- STUDY TEXT
Content starts

Tuesday, August 30, 2022

Hard Knocks (1979)

          By the late ’70s, actor Michael Christian had spent a decade struggling to capitalize on the minor notoriety he gained from a recurring Peyton Place role—hence this would-be star vehicle, which the fading actor wrote and produced. Alas, the story he contrived was never likely to attain mainstream acceptance. You see, Christian cast himself as a Hollywood gigolo who freaks out after getting abused by a sadistic john, then flees to the countryside, where he befriends a kindly grandfather and a verging-on-womanhood teenager. The first half-hour of the movie is arrestingly sleazy, with disco music throbbing over montages filled with full-frontal nudity; the middle of the film is as gentle as a Disney picture; and the climax, featuring Christian’s character getting chased by trigger-happy cops, is overwrought B-movie pulp. The differing tonalities of the movie’s three sections clash so harshly that Hard Knocks—which has also been distributed as Hollywood Knight and Mid-Knight Rider—is a thoroughly confusing cinematic experience.

          When viewers meet him, Guy (Christian) is caught in a dangerous rut, turning tricks primarily for older female clients but occasionally getting beaten by men who don’t like how he earns his money. When an encounter with rich clients in Beverly Hills turns ugly, Guy loses his cool and beats one of the clients nearly to death, then skips town rather than face consequences. The fugitive gigolo finds shelter on a farm occupied by Jed (Keenan Wynn) and Jed’s granddaughter, Chris (Donna Wilkes). A kind of surrogate family takes shape until a bar brawl lands Guy in jail—which, in turn, leads the local sheriff to connect Guy with police reports about the Beverly Hills incident.

          Had a better writer polished the raw materials of Christian’s lurid storyline, something coherent might have resulted—because despite the overall clumsiness of this picture’s execution, there’s an interesting core pertaining to the malaise of a character who can’t decide whether he’s cheapened his soul beyond redemption. It’s also a bummer to report that Hard Knocks gets worse as it progresses. The last section is predicated on sketchy character motivations, and the middle section gets so dull that at one point the film stops dead for a “comical” montage of Christian and Wynn riding a sidecar motorcycle. Still, what makes Hard Knocks impossible to completely dismiss is that rough first section, released months before the immeasurably better American Gigolo (1980). The sex-work stretch of the picture is dark, grimy, and sad, powered by affectless voiceover and pulsing musical rhythms. As rendered by director/cinematographer David Worth, this stuff isn’t good filmmaking, per se, but it’s vividly grungy.

Content ends

- WHAT NEEDS TO BE DONE
Answer these about the Hard Knocks review, one a line:
1. Who plays Chris, Jed's granddaughter?
2. Under what two other titles has the film been distributed?
3. Who served as the film's director and cinematographer?

- DATA SEGMENT
Content starts

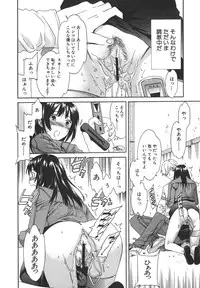 [Cuvie] Ecchi na Koi no Aji (The Taste of "H" love)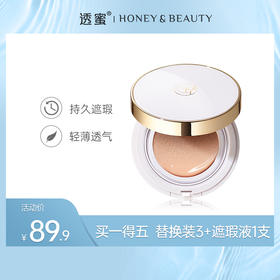 【蜜家特惠】透蜜 轻润无瑕气垫BB霜（新旧款随机发货）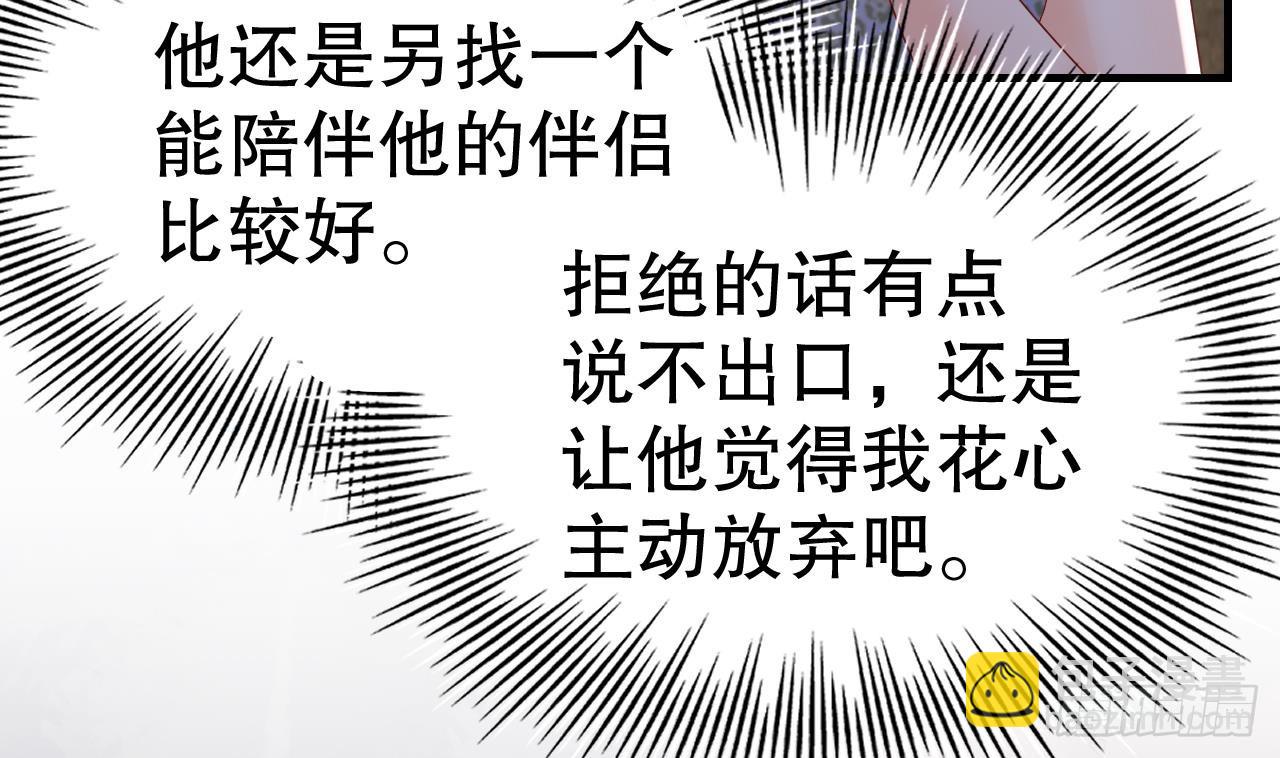 《兽世夫君争宠成瘾》第14话 害羞了 第11页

Content ends

- WORKED SOLUTION
1. Donna Wilkes
2. Hollywood Knight and Mid-Knight Rider
3. David Worth